In fact, he believes an emphasis on virtue can help patients of any religion, or none at all, when they are in therapy, precisely because, being made in God´s image, they have a profound moral dimension.
Moncher, director of clinical training at the Institute for the Psychological Sciences (www.ipsciences.edu) in Arlington, Virginia, near the U.S. capital, spelled out his approach at length for ZENIT.
ZENIT: Could you briefly explain the mission of the Institute for the Psychological Sciences?
Moncher: The institute was created to fill a need in the psychological field, which has traditionally been dominated by a secular humanist view of the world and the human person, and neglectful or at times hostile toward the perspective of religious faith.
To fill this need, the institute explores the integration of the truths of revealed faith and the truths of scientific reason in its curriculum. In doing so, the institute is dedicated to the recovery of the Christian intellectual tradition and the development of a Catholic psychology consistent with the teaching of the magisterium of the Church and in dialogue with the modern world.
Simply put, IPS strives to train a new generation of psychological professionals who embrace and can practice from a perspective that respects the inherent dignity of each individual as a child of God.
Q: IPS is starting a new radio program. What kind of format will it have?
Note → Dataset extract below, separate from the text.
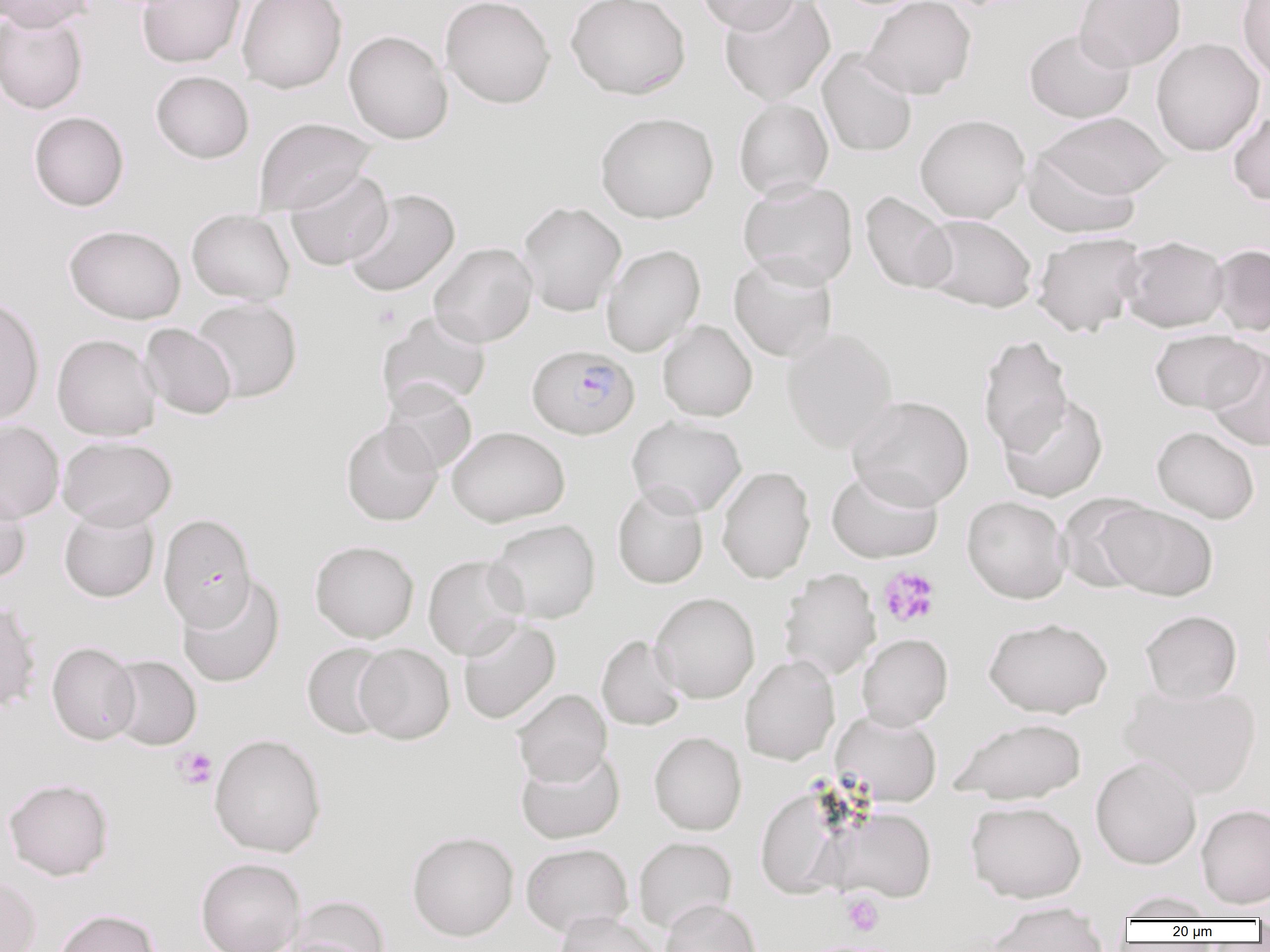 Approximate bounding boxes as named x1/y1/x2/y2 corners in pixels. Platelet locations: (x1=371, y1=304, x2=400, y2=329), (x1=877, y1=567, x2=940, y2=628), (x1=174, y1=747, x2=218, y2=789), (x1=842, y1=894, x2=883, y2=937). Uninfected red blood cell locations: (x1=137, y1=0, x2=245, y2=68), (x1=237, y1=0, x2=347, y2=93), (x1=440, y1=0, x2=556, y2=109), (x1=566, y1=0, x2=691, y2=99), (x1=696, y1=0, x2=802, y2=35), (x1=719, y1=0, x2=835, y2=105), (x1=861, y1=0, x2=976, y2=100), (x1=1075, y1=0, x2=1186, y2=72), (x1=1237, y1=0, x2=1270, y2=82), (x1=0, y1=1, x2=96, y2=31), (x1=0, y1=9, x2=89, y2=114), (x1=1024, y1=28, x2=1135, y2=123), (x1=343, y1=30, x2=453, y2=144), (x1=1151, y1=37, x2=1264, y2=156), (x1=817, y1=49, x2=918, y2=157), (x1=151, y1=71, x2=254, y2=163), (x1=734, y1=98, x2=834, y2=201), (x1=1227, y1=109, x2=1270, y2=205), (x1=28, y1=111, x2=129, y2=211), (x1=595, y1=112, x2=719, y2=223), (x1=1039, y1=112, x2=1173, y2=200), (x1=914, y1=114, x2=1030, y2=223), (x1=254, y1=117, x2=376, y2=216), (x1=1022, y1=147, x2=1142, y2=238), (x1=285, y1=168, x2=393, y2=270), (x1=737, y1=179, x2=858, y2=289), (x1=344, y1=188, x2=460, y2=297), (x1=860, y1=191, x2=956, y2=294), (x1=517, y1=201, x2=627, y2=316), (x1=186, y1=208, x2=295, y2=305), (x1=920, y1=214, x2=1038, y2=312), (x1=64, y1=224, x2=186, y2=324), (x1=1032, y1=232, x2=1147, y2=337), (x1=1118, y1=236, x2=1230, y2=332), (x1=429, y1=242, x2=538, y2=347), (x1=601, y1=244, x2=705, y2=357), (x1=1210, y1=244, x2=1269, y2=336), (x1=729, y1=253, x2=838, y2=361), (x1=0, y1=296, x2=44, y2=426), (x1=191, y1=298, x2=302, y2=402), (x1=376, y1=310, x2=492, y2=413), (x1=657, y1=320, x2=757, y2=422), (x1=139, y1=323, x2=237, y2=419), (x1=781, y1=327, x2=898, y2=453), (x1=1149, y1=329, x2=1263, y2=413), (x1=52, y1=334, x2=161, y2=441), (x1=977, y1=335, x2=1074, y2=456), (x1=1205, y1=346, x2=1270, y2=452), (x1=381, y1=381, x2=477, y2=476), (x1=847, y1=395, x2=974, y2=510), (x1=999, y1=395, x2=1108, y2=502), (x1=626, y1=415, x2=747, y2=518), (x1=0, y1=420, x2=64, y2=523), (x1=340, y1=420, x2=443, y2=526), (x1=446, y1=426, x2=570, y2=527), (x1=1151, y1=426, x2=1260, y2=524), (x1=57, y1=436, x2=177, y2=530), (x1=717, y1=466, x2=815, y2=584), (x1=826, y1=467, x2=943, y2=563), (x1=612, y1=483, x2=709, y2=589), (x1=0, y1=485, x2=31, y2=585), (x1=1057, y1=493, x2=1159, y2=594), (x1=962, y1=496, x2=1071, y2=604), (x1=1102, y1=503, x2=1218, y2=600), (x1=58, y1=507, x2=160, y2=603), (x1=486, y1=519, x2=601, y2=624), (x1=310, y1=540, x2=419, y2=643), (x1=423, y1=554, x2=527, y2=660), (x1=778, y1=568, x2=881, y2=681), (x1=177, y1=575, x2=284, y2=688), (x1=650, y1=592, x2=760, y2=704), (x1=0, y1=599, x2=41, y2=714), (x1=1140, y1=610, x2=1242, y2=703), (x1=983, y1=617, x2=1113, y2=718), (x1=457, y1=618, x2=560, y2=725), (x1=856, y1=633, x2=953, y2=731), (x1=596, y1=634, x2=686, y2=731), (x1=46, y1=642, x2=140, y2=745), (x1=302, y1=642, x2=394, y2=739), (x1=354, y1=643, x2=454, y2=744), (x1=739, y1=654, x2=840, y2=765), (x1=106, y1=655, x2=201, y2=750), (x1=1120, y1=682, x2=1262, y2=798), (x1=512, y1=689, x2=611, y2=786), (x1=831, y1=710, x2=942, y2=806), (x1=950, y1=717, x2=1087, y2=804), (x1=648, y1=731, x2=746, y2=835), (x1=208, y1=733, x2=327, y2=858), (x1=515, y1=747, x2=625, y2=844), (x1=1090, y1=756, x2=1202, y2=869), (x1=3, y1=778, x2=113, y2=880), (x1=755, y1=787, x2=850, y2=899), (x1=965, y1=800, x2=1086, y2=903), (x1=1196, y1=804, x2=1270, y2=909), (x1=822, y1=806, x2=937, y2=902), (x1=406, y1=831, x2=519, y2=941), (x1=633, y1=836, x2=737, y2=933), (x1=521, y1=842, x2=634, y2=936), (x1=195, y1=857, x2=306, y2=952), (x1=0, y1=875, x2=41, y2=952), (x1=1114, y1=891, x2=1221, y2=920), (x1=290, y1=895, x2=390, y2=951), (x1=660, y1=898, x2=760, y2=952), (x1=986, y1=907, x2=1110, y2=951), (x1=52, y1=909, x2=160, y2=952), (x1=555, y1=910, x2=662, y2=952), (x1=805, y1=939, x2=904, y2=952). Plasmodium falciparum-infected red blood cell locations: (x1=527, y1=344, x2=639, y2=439), (x1=158, y1=514, x2=256, y2=630). Slide-level diagnosis: Plasmodium falciparum. Single field of view. Image is 1270×952 pixels. Light microscopy. Captured at 1000x magnification. Thin blood smear.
Where and when will it air?
Moncher: Recently, the institute and its faculty were asked to participate in an effort to expand Catholic radio programming in the Washington, D.C., area. The show has been named “Healthy Minds, Healthy Souls,” and is currently an interview format, where the host interviews the guests about their particular area of expertise with a focus on how listeners can practically apply the information in their daily lives, fostering both their emotional as well as their spiritual growth.
There is some thought being given to changing to a call-in, question-and-answer format. The show can be heard Mondays through Thursdays, 7-7:30 p.m., on WUST 1120 AM, Washington. It can also be accessed through their Web site: www.wust1120.com.
Q: You recently wrote that patients can benefit from a focus on their exercise of virtue when they enter psychotherapy. What kinds of patients?
Moncher: While there is a certain universality to the idea of a psychotherapy of virtue, the types of patients who would be most appropriate to explore these notions would be individuals who are struggling with addictions, marital problems, parenting issues, or other problems of adjustment to life circumstances.
Furthermore, while more severe psychological problems may require different interventions in order to help a patient become more stable, a psychotherapy focus on virtue could still be a useful addition.
Finally, although patients who have a strong investment in their faith lives easily see the connection between their psychological behavior and their spiritual behavior, even for those not focused on growing in holiness, the focus on good choices that comes with the exercise of virtue is potentially very beneficial.
Q: What exactly do you mean by a practice of virtue? And why is this approach unique?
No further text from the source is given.